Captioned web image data
—————

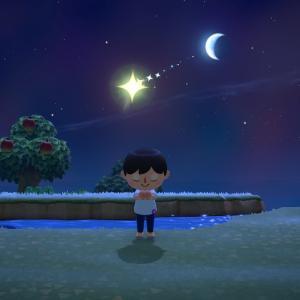 みかん島だより3/21号「宇宙に夢を 星に願いを」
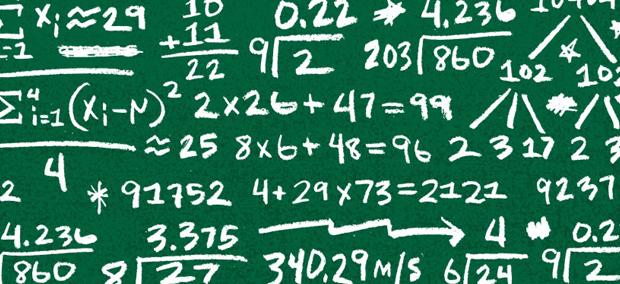 service engineer maths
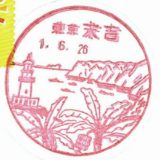 末吉郵便局の風景印
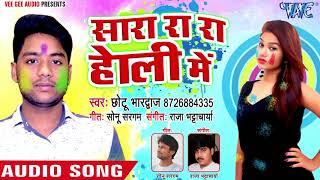 NEW TOP HOLI HITS 2018 - Sara Ra Ra Holi Me - Chhotu Bhardwaj - Bhojpuri Hit Holi Songs 2018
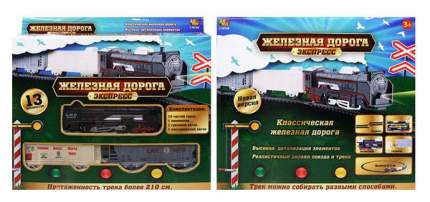 Железнодорожный набор ABtoys Экспресс 210 См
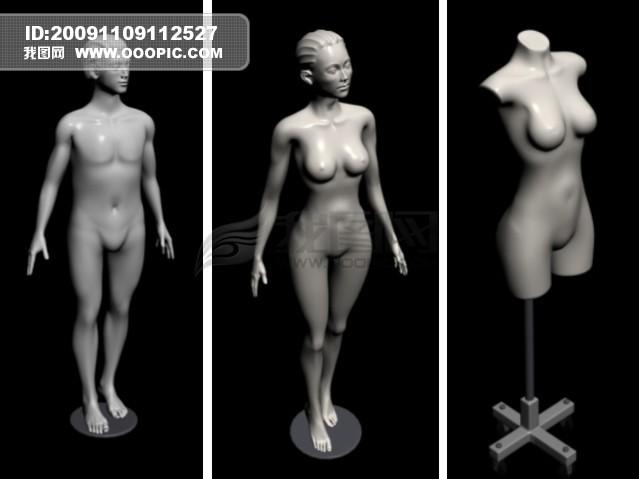 主页 原创专区 3d模型下载|模型库 人物模型 > 男女全 半身 模特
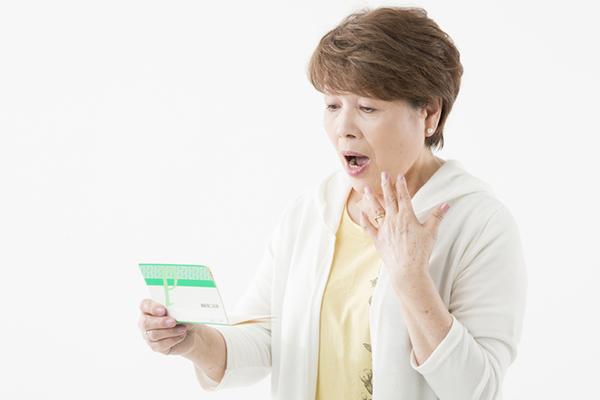 老後資金「年金だけでは不十分」が90%以上 安全で確実な貯蓄方法とは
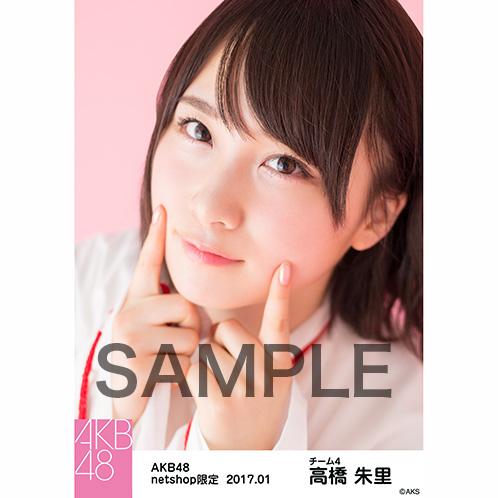 AKB48 2017年1月度 net shop限定個別生写真 「巫女」衣装5枚セット 高橋朱里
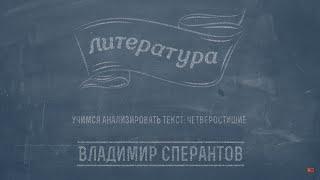 Лекция 3.4 | Учимся анализировать текст: четверостишие | Владимир Сперантов | Лекториум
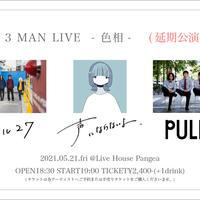 レベル27 × 声にならないよ合同企画 3 MAN LIVE -色相- 手売りチケット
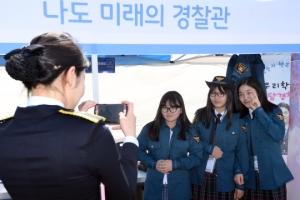 [서울포토] '나도 미래의 경찰관'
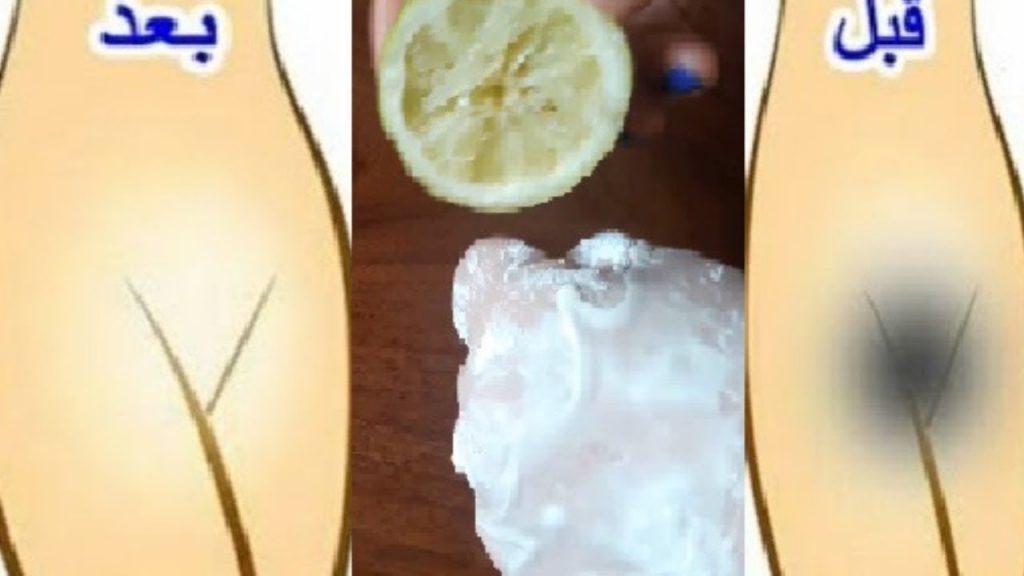 كيف يُستخدم الليمون في تبييض المناطق الحساسة؟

—————

» **Goal of the exercise**
Look above for the line with "service engineer maths" and the line with "老後資金「年金だけでは不十分」が90%以上 安全で確実な貯蓄方法とは", then copy them and all lines in between exactly as written, and only those, without any pictures.

» **Solution to the exercise**
 service engineer maths
 末吉郵便局の風景印
 NEW TOP HOLI HITS 2018 - Sara Ra Ra Holi Me - Chhotu Bhardwaj - Bhojpuri Hit Holi Songs 2018
 Железнодорожный набор ABtoys Экспресс 210 См
 主页 原创专区 3d模型下载|模型库 人物模型 > 男女全 半身 模特
 老後資金「年金だけでは不十分」が90%以上 安全で確実な貯蓄方法とは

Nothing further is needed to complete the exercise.